Condicionamento não leva a pensamento. O pensamento é dito como processo de subjetivação, ou constituição de modos de existência e, ainda, a invenção de novas possibilidades de vida, conforme os conceitos de Nietzsche.
O ato de pensar se tornou obsoleto, não existem mais pensadores. Em nossa
atualidade, a educação deve fazer alguém ser capaz de criar e aprimorar habilidades, capacitar o campo psíquico intrínseco ao campo das ideias, ao campo criativo. Em contrapartida, a conectividade com a virtualidade desta época tem sido o foco principal para a integração ou
exclusão do indivíduo. A exemplo do livro “Ensaio sobre a cegueira”, de José Saramago, o sujeito tende a seguir em uma “cegueira” capitalista, desde os insentivos criativos quando bebê até à escolha de sua pós-graduação.
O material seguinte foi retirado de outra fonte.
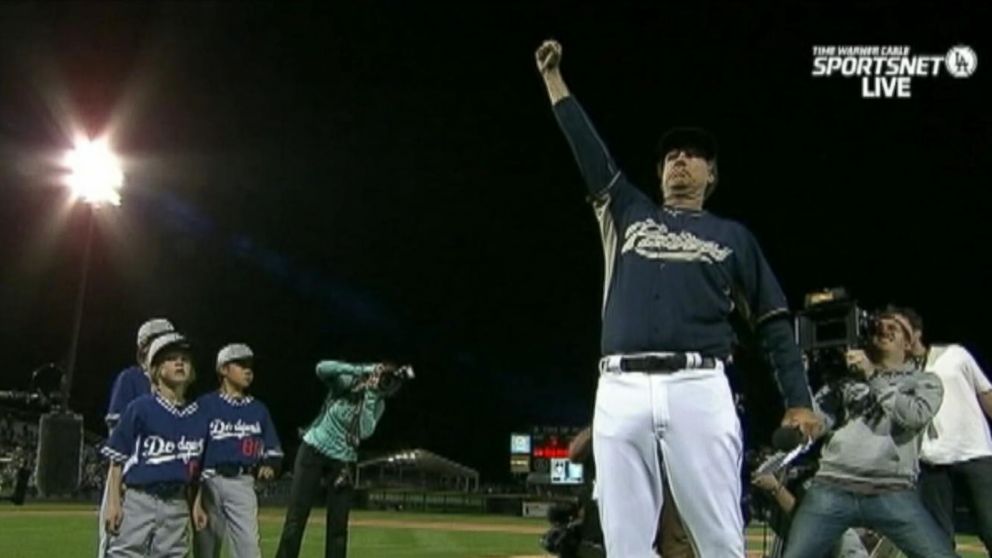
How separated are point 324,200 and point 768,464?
37.3m

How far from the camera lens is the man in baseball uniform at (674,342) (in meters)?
4.32

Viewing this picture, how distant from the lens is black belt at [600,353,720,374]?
437 cm

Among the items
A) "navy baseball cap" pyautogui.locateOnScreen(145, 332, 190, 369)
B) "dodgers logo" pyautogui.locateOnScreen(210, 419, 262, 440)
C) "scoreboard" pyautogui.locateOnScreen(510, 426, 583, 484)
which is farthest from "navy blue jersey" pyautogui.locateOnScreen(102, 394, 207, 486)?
"scoreboard" pyautogui.locateOnScreen(510, 426, 583, 484)

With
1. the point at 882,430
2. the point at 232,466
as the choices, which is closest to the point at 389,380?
the point at 232,466

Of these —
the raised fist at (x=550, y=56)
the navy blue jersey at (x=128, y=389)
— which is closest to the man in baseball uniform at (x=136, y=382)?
the navy blue jersey at (x=128, y=389)

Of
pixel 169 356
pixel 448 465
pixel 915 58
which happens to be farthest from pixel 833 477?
pixel 915 58

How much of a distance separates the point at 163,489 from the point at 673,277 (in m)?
3.92

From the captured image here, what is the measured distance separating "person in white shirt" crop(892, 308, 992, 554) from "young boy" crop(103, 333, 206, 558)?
4082 mm

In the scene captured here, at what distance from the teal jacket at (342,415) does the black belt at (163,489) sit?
6.98 feet

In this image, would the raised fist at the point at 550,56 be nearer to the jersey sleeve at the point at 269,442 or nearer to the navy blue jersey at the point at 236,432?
the navy blue jersey at the point at 236,432

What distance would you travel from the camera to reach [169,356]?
25.1 feet

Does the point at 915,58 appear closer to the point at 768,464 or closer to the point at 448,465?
the point at 448,465

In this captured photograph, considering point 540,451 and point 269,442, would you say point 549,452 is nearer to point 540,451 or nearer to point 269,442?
point 540,451

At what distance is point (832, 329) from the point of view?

O sujeito é compelido a um assédio de informações sem conjecturas para não estar atrás da corrente sistêmica, em correspondência aos nixos supracitados.
Aprender não é um ato de adequação ao registro da representação, mas sim agenciar-se com a aprendizagem através da experimentação, é a corporificação do conhecimento. A aprendizagem não é analítica ou reflexiva. A repetição é o caminho para a corporificação. Em suma, aprender é experimentar constantemente, atentando para suas variações e mutações.
Sempre será possível ao espírito científico variar-lhe as condições, em suma sair da contemplação do mesmo para buscar o outro [...]. Precisar, retificar, diversificar são tipos de pensamento dinâmico que fogem da certeza e da unidade, e que encontram no sistema homogêneo mais obstáculos do que estímulo.
A vida é uma obra de arte. Assim como uma bateria de testes, a educação engloba a vida com toda sua singularidade, subjetivando os processos criativos, gerando e dinamizando os diversos domínios do saber, experimentando incansavelmente, levando em consideração a afirmação de Deleuze:"É preciso considerar a filosofia, a arte e a ciência como espécies de linhas melódicas estrangeiras umas às outras e que não cessam de se interferir [...] o que é preciso ver é que as interferências entre linhas não derivam da vigilância ou da reflexão mútua. Uma disciplina que se desse por missão seguir um movimento criativo vindo de alhures abandonaria ela mesma toda função criadora".